I sat open mouth, incredulous as I read of the behaviour of my fellow countrymen and women at Asda stores across the country. The reason: Black Friday. Black Friday is an American export where shops and businesses offer discounts on there products on the day after Thanksgiving. Asda, owned by American giant Walmart, are among a number of American companies in the UK that wanted to extend these offers to us Brits. The results were unbelievable.
I read of people being arrested because they couldn’t buy as many of an item as they wanted. A woman, who suffered a suspected broken arm when she was caught up in a stampede at an Asda store in Belfast and of a pregnant woman pushed aside in the scrum. Pensioners and disabled people were seen trampled underfoot as crowds surged into the store.

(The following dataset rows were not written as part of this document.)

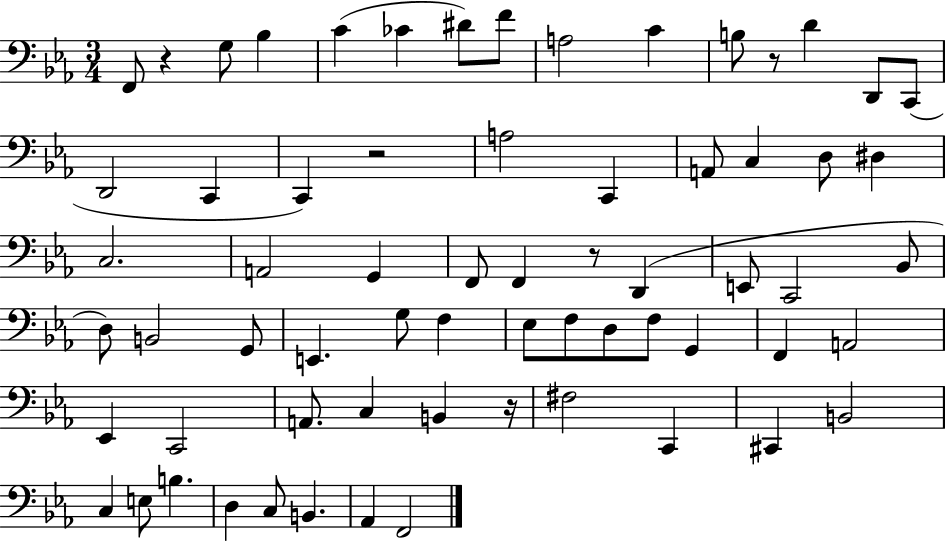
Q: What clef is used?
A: bass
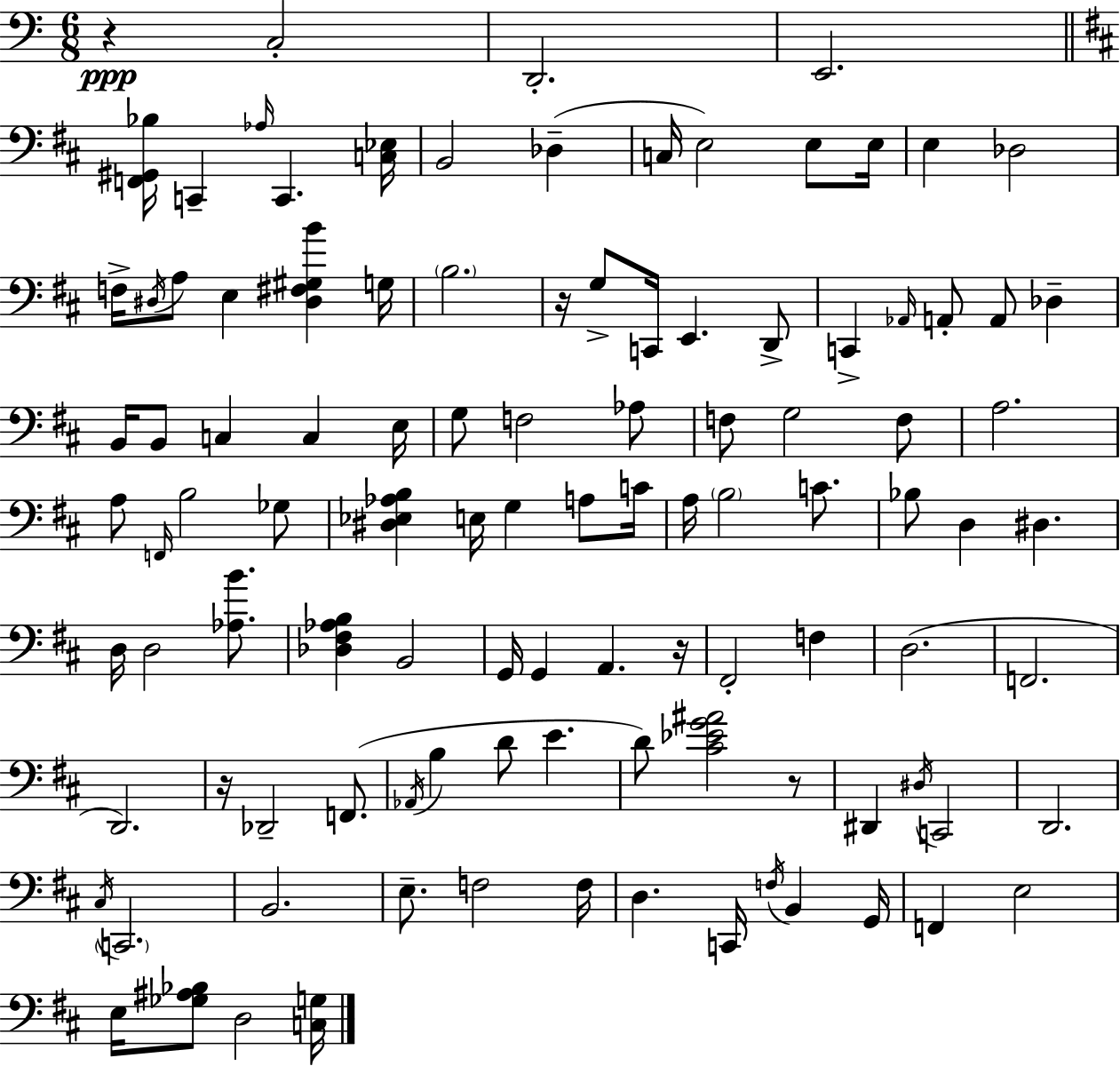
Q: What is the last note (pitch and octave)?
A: D3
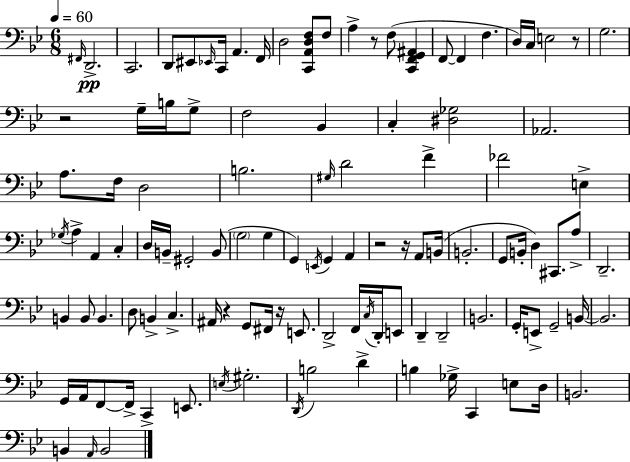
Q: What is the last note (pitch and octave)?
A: B2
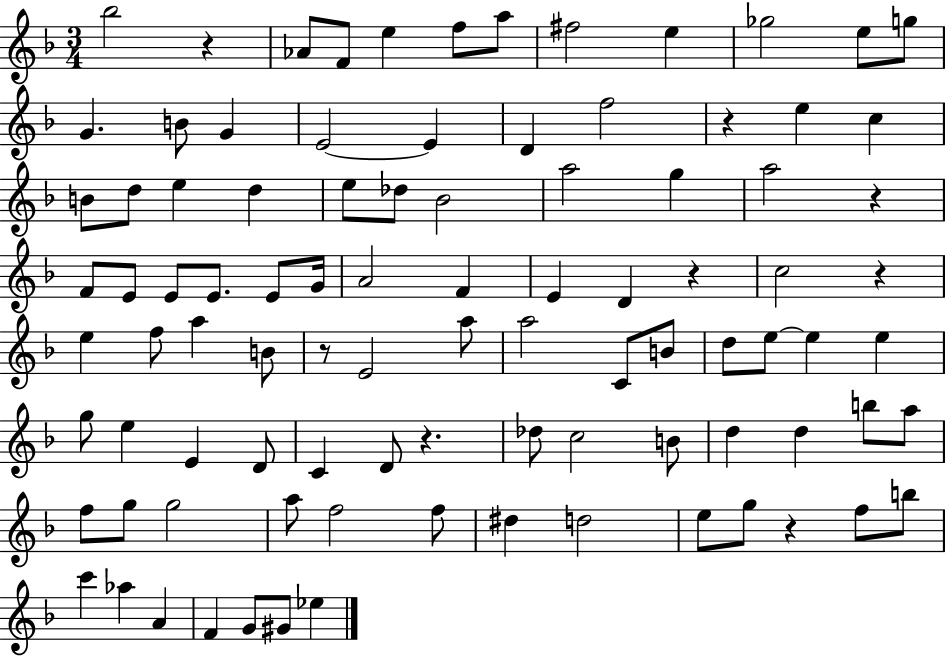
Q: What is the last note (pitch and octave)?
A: Eb5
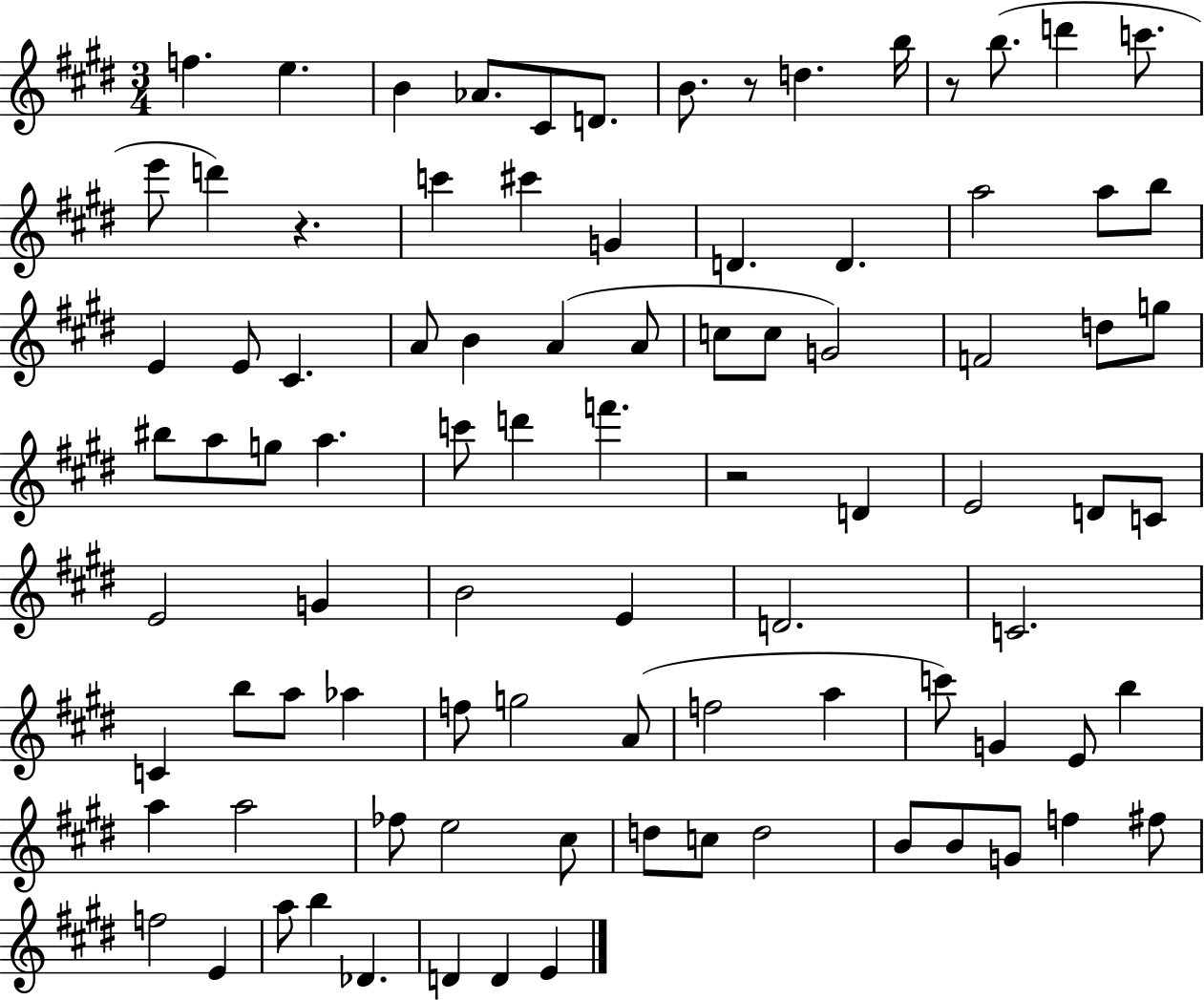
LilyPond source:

{
  \clef treble
  \numericTimeSignature
  \time 3/4
  \key e \major
  f''4. e''4. | b'4 aes'8. cis'8 d'8. | b'8. r8 d''4. b''16 | r8 b''8.( d'''4 c'''8. | \break e'''8 d'''4) r4. | c'''4 cis'''4 g'4 | d'4. d'4. | a''2 a''8 b''8 | \break e'4 e'8 cis'4. | a'8 b'4 a'4( a'8 | c''8 c''8 g'2) | f'2 d''8 g''8 | \break bis''8 a''8 g''8 a''4. | c'''8 d'''4 f'''4. | r2 d'4 | e'2 d'8 c'8 | \break e'2 g'4 | b'2 e'4 | d'2. | c'2. | \break c'4 b''8 a''8 aes''4 | f''8 g''2 a'8( | f''2 a''4 | c'''8) g'4 e'8 b''4 | \break a''4 a''2 | fes''8 e''2 cis''8 | d''8 c''8 d''2 | b'8 b'8 g'8 f''4 fis''8 | \break f''2 e'4 | a''8 b''4 des'4. | d'4 d'4 e'4 | \bar "|."
}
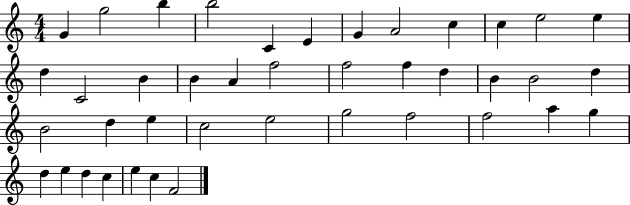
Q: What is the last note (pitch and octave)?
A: F4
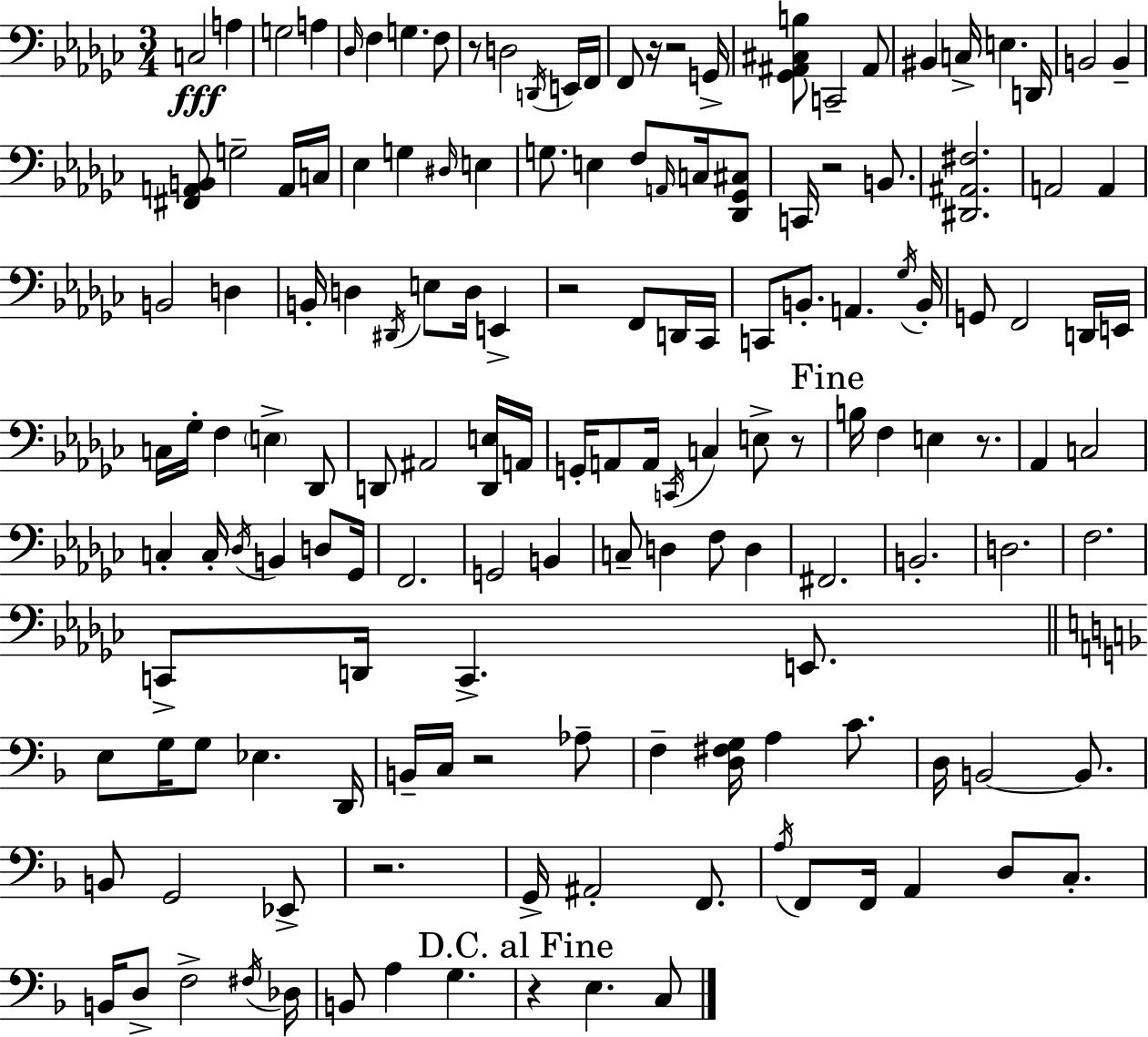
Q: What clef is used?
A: bass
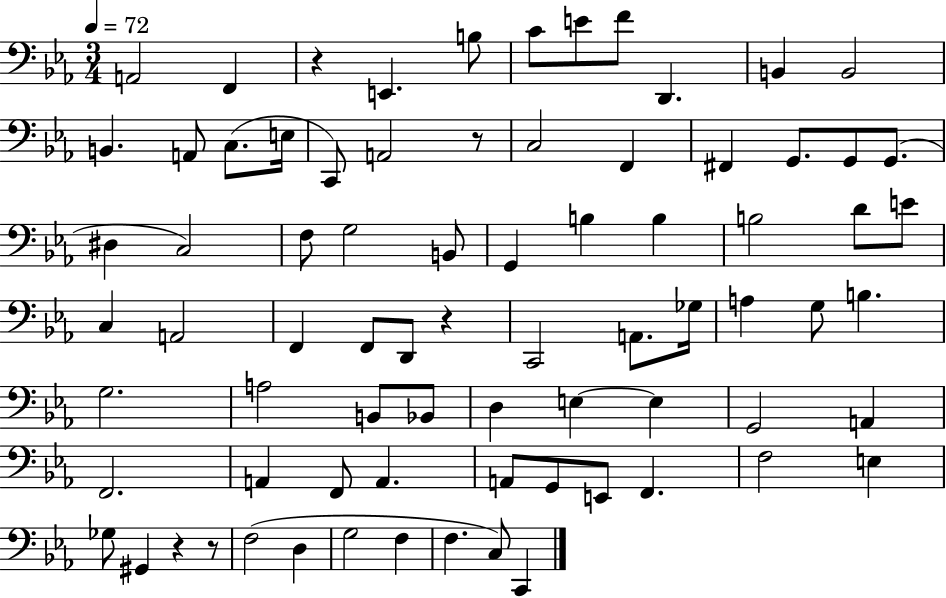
A2/h F2/q R/q E2/q. B3/e C4/e E4/e F4/e D2/q. B2/q B2/h B2/q. A2/e C3/e. E3/s C2/e A2/h R/e C3/h F2/q F#2/q G2/e. G2/e G2/e. D#3/q C3/h F3/e G3/h B2/e G2/q B3/q B3/q B3/h D4/e E4/e C3/q A2/h F2/q F2/e D2/e R/q C2/h A2/e. Gb3/s A3/q G3/e B3/q. G3/h. A3/h B2/e Bb2/e D3/q E3/q E3/q G2/h A2/q F2/h. A2/q F2/e A2/q. A2/e G2/e E2/e F2/q. F3/h E3/q Gb3/e G#2/q R/q R/e F3/h D3/q G3/h F3/q F3/q. C3/e C2/q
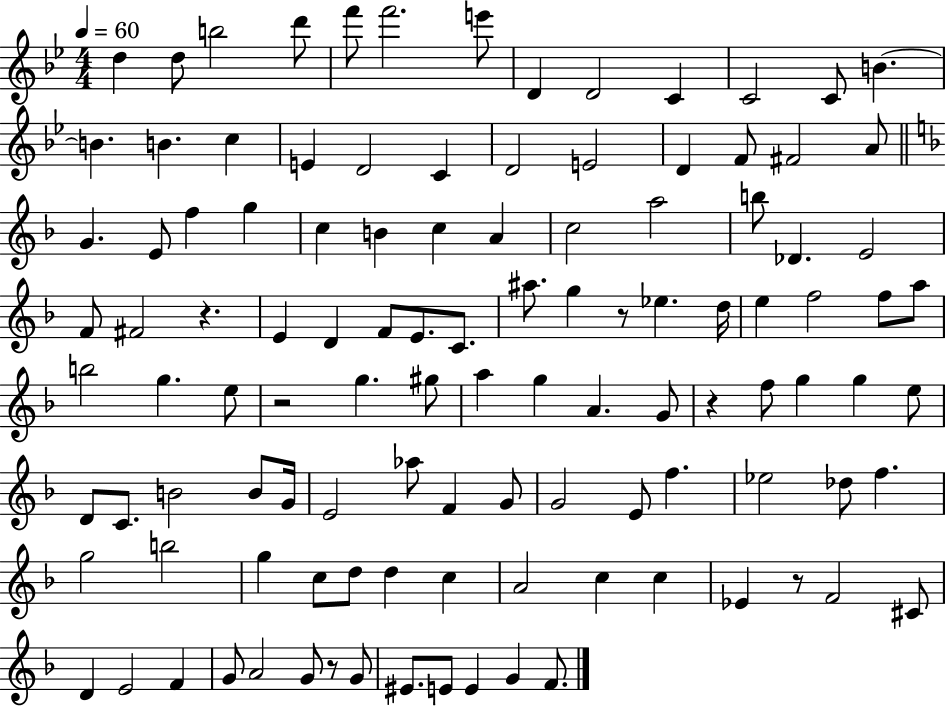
{
  \clef treble
  \numericTimeSignature
  \time 4/4
  \key bes \major
  \tempo 4 = 60
  d''4 d''8 b''2 d'''8 | f'''8 f'''2. e'''8 | d'4 d'2 c'4 | c'2 c'8 b'4.~~ | \break b'4. b'4. c''4 | e'4 d'2 c'4 | d'2 e'2 | d'4 f'8 fis'2 a'8 | \break \bar "||" \break \key f \major g'4. e'8 f''4 g''4 | c''4 b'4 c''4 a'4 | c''2 a''2 | b''8 des'4. e'2 | \break f'8 fis'2 r4. | e'4 d'4 f'8 e'8. c'8. | ais''8. g''4 r8 ees''4. d''16 | e''4 f''2 f''8 a''8 | \break b''2 g''4. e''8 | r2 g''4. gis''8 | a''4 g''4 a'4. g'8 | r4 f''8 g''4 g''4 e''8 | \break d'8 c'8. b'2 b'8 g'16 | e'2 aes''8 f'4 g'8 | g'2 e'8 f''4. | ees''2 des''8 f''4. | \break g''2 b''2 | g''4 c''8 d''8 d''4 c''4 | a'2 c''4 c''4 | ees'4 r8 f'2 cis'8 | \break d'4 e'2 f'4 | g'8 a'2 g'8 r8 g'8 | eis'8. e'8 e'4 g'4 f'8. | \bar "|."
}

Are we as a nation so fixated on consumerism and so avaricious, that we are prepared to lose sight of everything else? How can we have sunk so low that we are prepared to behave in this way? Is the latest tablet computer, mobile telephone or any other electronic item worth injuring others; getting arrested for or worst of all, abandoning our dignity and self respect?
How, I wonder, would the people who unthinkingly behaved so callously to these vulnerable people feel if this had happened to there loved ones?
Gratifyingly, the pictures of Black Friday in America were of happy people, enthusiastically shopping and queuing to pay for there discounted goods. No scrums, no violence, no trampled, damaged people. I’m sure there were instances in America of stupidity and insensitive behaviour, but they weren’t the overwhelming message.
America has exported Black Friday and all of it’s benefits to Britain; next year, could they show us how to enjoy it graciously and in the spirit it is intended: the beginning of the true build up to Christmas.